*** WORKING DATA

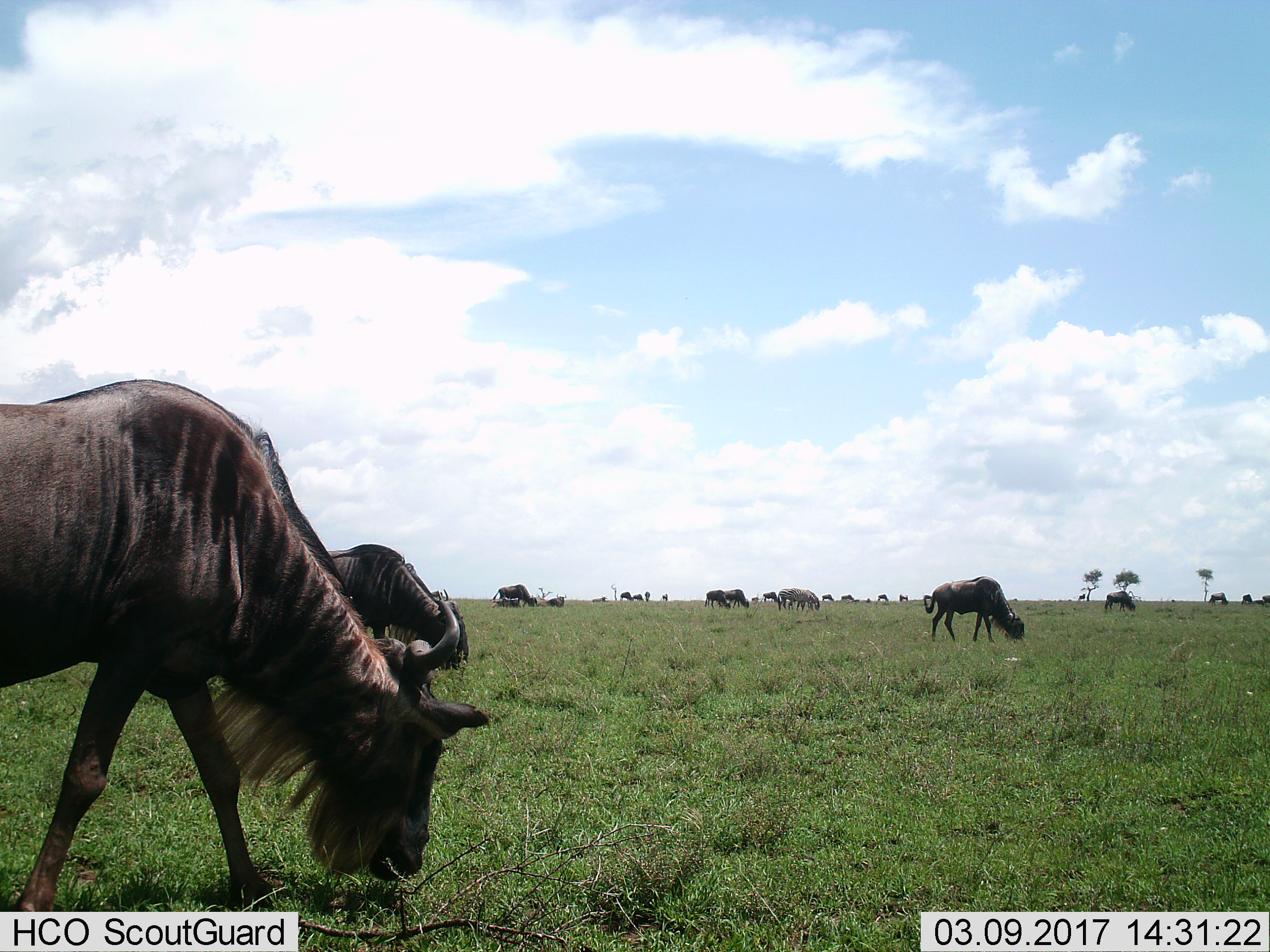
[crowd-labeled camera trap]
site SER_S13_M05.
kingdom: Animalia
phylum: Chordata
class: Mammalia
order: Artiodactyla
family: Bovidae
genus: Connochaetes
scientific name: Connochaetes taurinus taurinus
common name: blue wildebeest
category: wildebeestblue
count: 11-50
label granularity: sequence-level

******

**EXERCISE DESCRIPTION**
Transcribe the listing exactly. Its images are to be omitted.

**EXERCISE SOLUTION**
[crowd-labeled camera trap]
site SER_S13_M05.
kingdom: Animalia
phylum: Chordata
class: Mammalia
order: Artiodactyla
family: Bovidae
genus: Connochaetes
scientific name: Connochaetes taurinus taurinus
common name: blue wildebeest
category: wildebeestblue
count: 11-50
label granularity: sequence-level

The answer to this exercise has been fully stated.